Eating out in Vienna
We arrived in Vienna with high hopes and empty stomachs, so the kids and I were eager to tuck into some of the city’s famous culinary delights. With just 48 hours in Vienna, the Naschmarkt was the place to start. Dating back to the 16th century as a humble milk market, the popular produce and culinary market is a colourful feast for the senses. The market offers several sit-down restaurants, cafes, and bars where visitors can take a break and enjoy a leisurely meal. After devouring our first Wiener Schnitzel – cutlets of tender veal pounded thin, breaded, and fried until golden and crispy and served with a slice of lemon, we explored the rest of the market stalls, heaving with everything from fresh produce to flowers, pastries, exotic spices and incredible Turkish sweets, a popular treat in Austria.
Exploring the city’s cobbled laneways, we also discovered the charms of Viennese Mac’n’Cheese, better known as Käsespätzle, and frittatensuppe, a clear broth soup with thin strips of savoury pancakes. Both big winners that saw us head back for seconds.
We held our pinkies aloft over fine china and cake in Café Landtmann, one of Vienna’s grandest and oldest coffee houses – and Sigmund Freud’s former go-to coffee spot. Here the kids inhaled superb strudel and Kaiserschmarrn, a fluffy raisin studded pancake torn into bite-size pieces and smothered in fruit preserves.

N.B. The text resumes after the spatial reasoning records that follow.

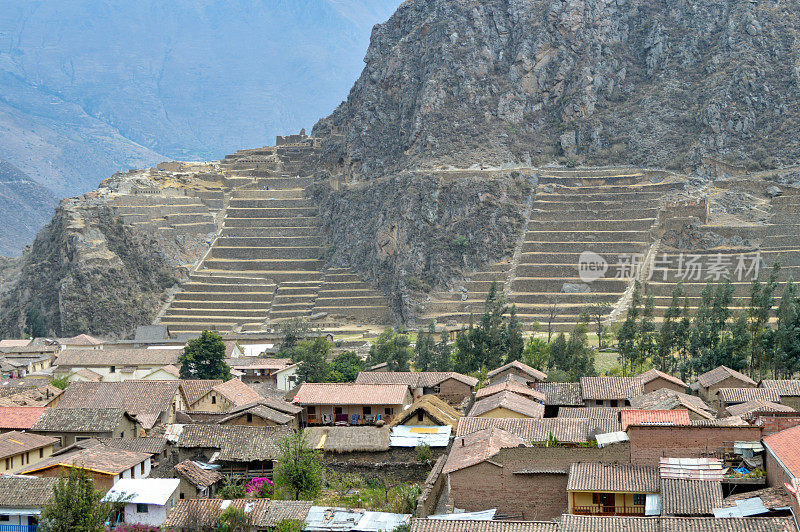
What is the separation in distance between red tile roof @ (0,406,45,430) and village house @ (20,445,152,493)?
498 cm

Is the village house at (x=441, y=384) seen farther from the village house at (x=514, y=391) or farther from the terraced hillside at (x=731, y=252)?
the terraced hillside at (x=731, y=252)

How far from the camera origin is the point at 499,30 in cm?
11756

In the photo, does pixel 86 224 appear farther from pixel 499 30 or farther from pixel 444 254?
pixel 499 30

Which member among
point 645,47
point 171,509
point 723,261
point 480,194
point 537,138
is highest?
point 645,47

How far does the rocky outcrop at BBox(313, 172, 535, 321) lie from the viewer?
95.4 metres

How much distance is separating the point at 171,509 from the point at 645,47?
98655 mm

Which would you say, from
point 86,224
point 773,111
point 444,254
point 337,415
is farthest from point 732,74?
point 337,415

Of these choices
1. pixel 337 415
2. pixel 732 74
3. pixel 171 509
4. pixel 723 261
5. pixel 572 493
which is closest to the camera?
pixel 572 493

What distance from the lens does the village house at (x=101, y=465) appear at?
31797 millimetres

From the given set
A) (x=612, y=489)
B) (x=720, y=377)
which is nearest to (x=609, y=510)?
(x=612, y=489)

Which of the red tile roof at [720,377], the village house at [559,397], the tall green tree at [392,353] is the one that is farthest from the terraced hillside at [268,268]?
the village house at [559,397]

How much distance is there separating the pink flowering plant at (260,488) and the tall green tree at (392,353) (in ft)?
87.8

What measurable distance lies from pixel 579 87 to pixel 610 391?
75487 mm

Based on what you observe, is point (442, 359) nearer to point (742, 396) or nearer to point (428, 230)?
point (742, 396)
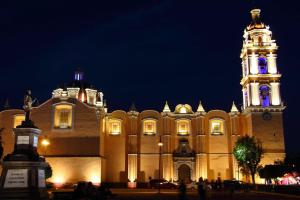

Known for their opulent interiors, traditional coffee houses have been a part of Vienna’s social and cultural fabric for centuries, serving as gathering places for artists, intellectuals, and politicians. Unable to resist, more indulgence followed at Café Sacher, the birthplace of Sachertorte. The rich chocolate cake, filled with apricot jam and smothered in a mirror-like chocolate glaze, was chocolatey perfection.
Despite the competition, in the end it was a simple sausage that won our everlasting devotion. The Käsekrainer is a bodacious banger bursting with little chunks of cheese that stole our fickle hearts (or at least hardened the arteries leading to them). Par boiled then grilled to make sure the cheese is molten and gooey, the sexy snags are stuffed into warm white rolls and smothered in mustard and ketchup. And they were so tasty we found ourselves queuing up at the popular Bitzinger Wurstelstand Albertina on multiple occasions.